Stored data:
• • • • • • •

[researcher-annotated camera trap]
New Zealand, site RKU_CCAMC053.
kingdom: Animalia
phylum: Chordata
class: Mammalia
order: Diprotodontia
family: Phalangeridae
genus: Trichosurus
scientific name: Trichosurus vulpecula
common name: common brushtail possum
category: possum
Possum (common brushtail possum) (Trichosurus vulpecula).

• • • • • • •

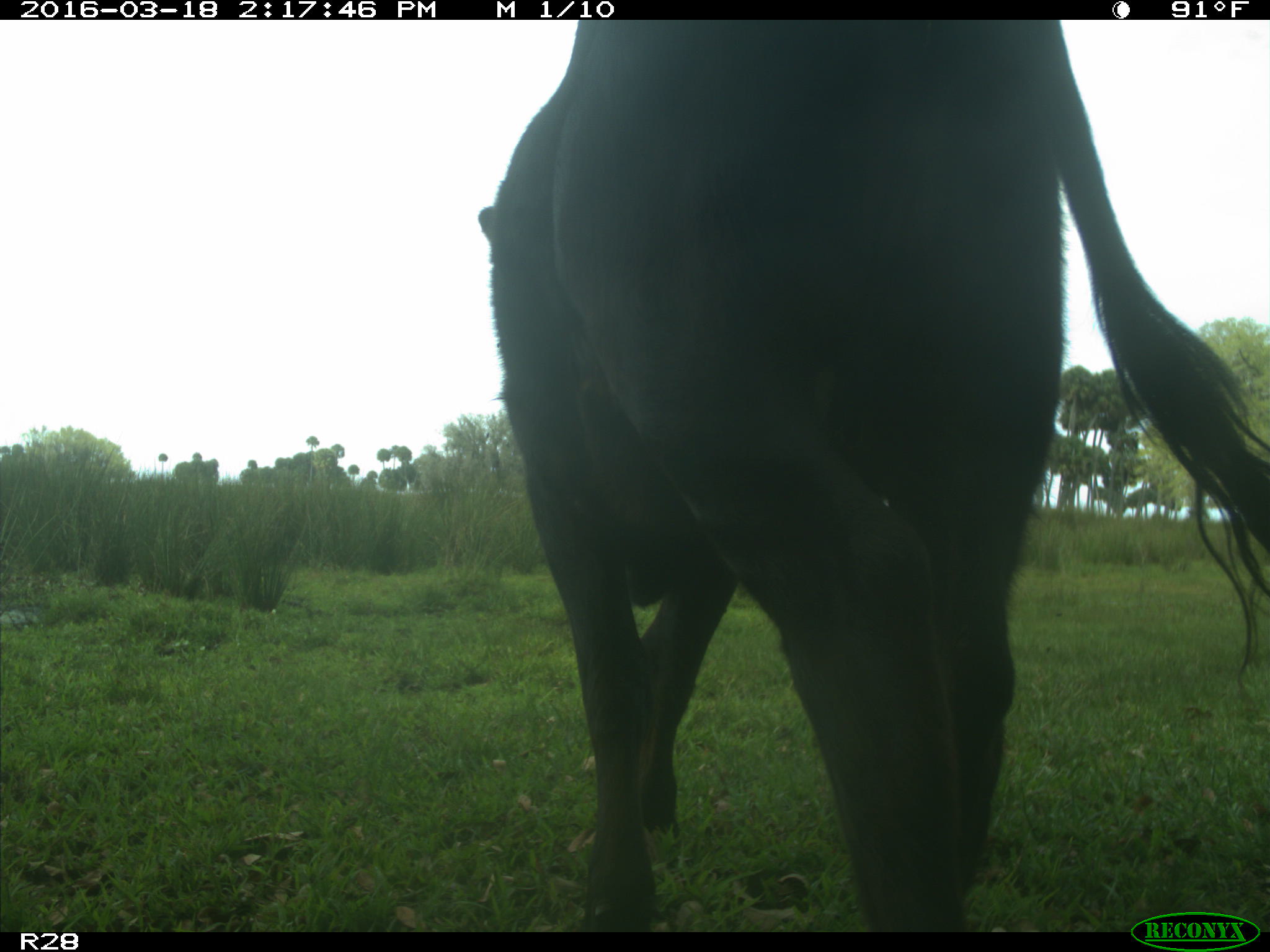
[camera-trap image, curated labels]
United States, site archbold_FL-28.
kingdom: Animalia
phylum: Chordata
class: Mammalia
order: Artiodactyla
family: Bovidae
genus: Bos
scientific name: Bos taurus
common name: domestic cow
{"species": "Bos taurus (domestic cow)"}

• • • • • • •

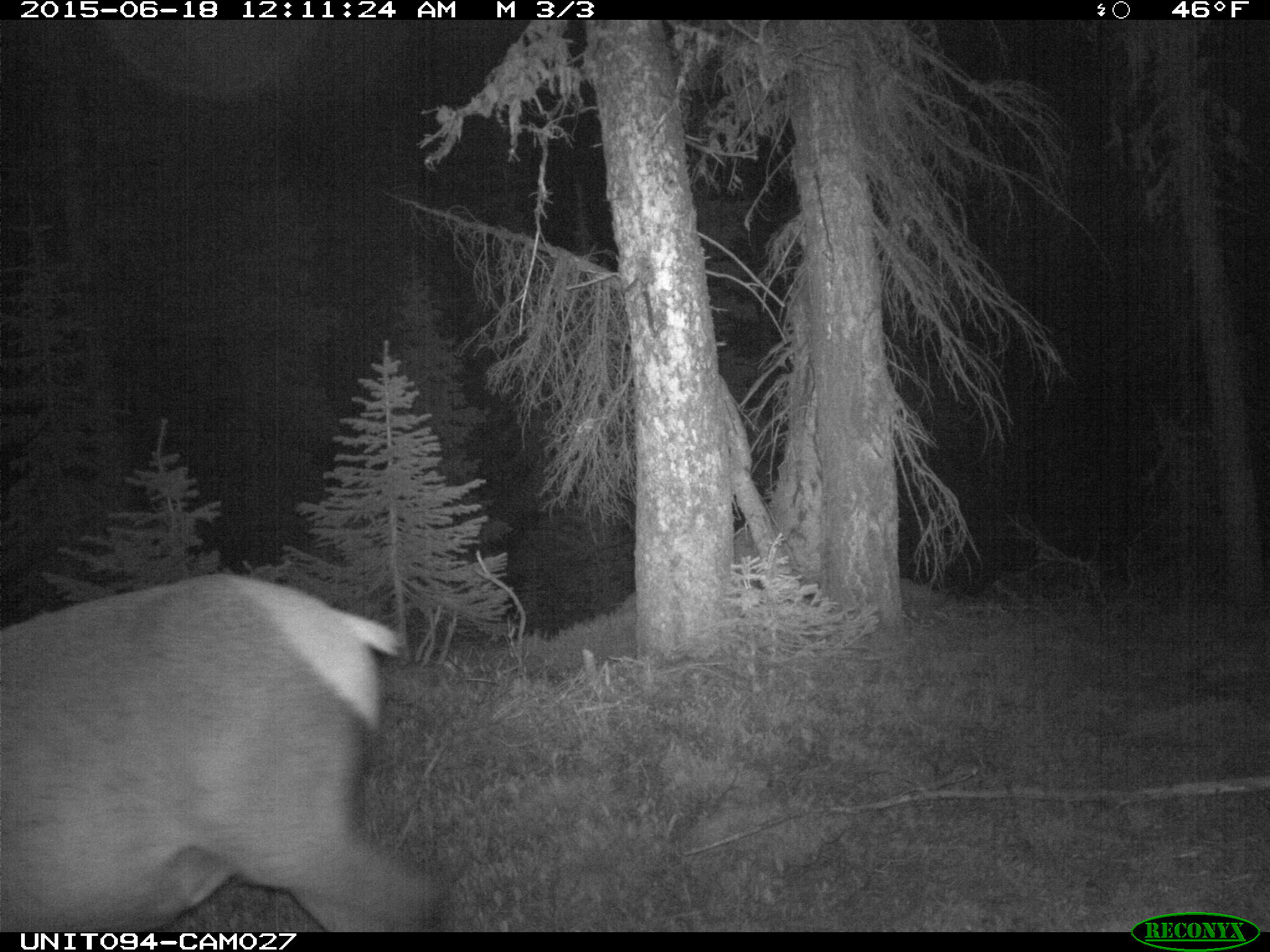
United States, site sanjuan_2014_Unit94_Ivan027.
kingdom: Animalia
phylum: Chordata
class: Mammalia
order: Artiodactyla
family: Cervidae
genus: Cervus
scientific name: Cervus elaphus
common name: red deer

• • • • • • •

Pull out every line of the entries that includes the word "name".

**FINISHED TASK**
scientific name: Trichosurus vulpecula
common name: common brushtail possum
scientific name: Bos taurus
common name: domestic cow
scientific name: Cervus elaphus
common name: red deer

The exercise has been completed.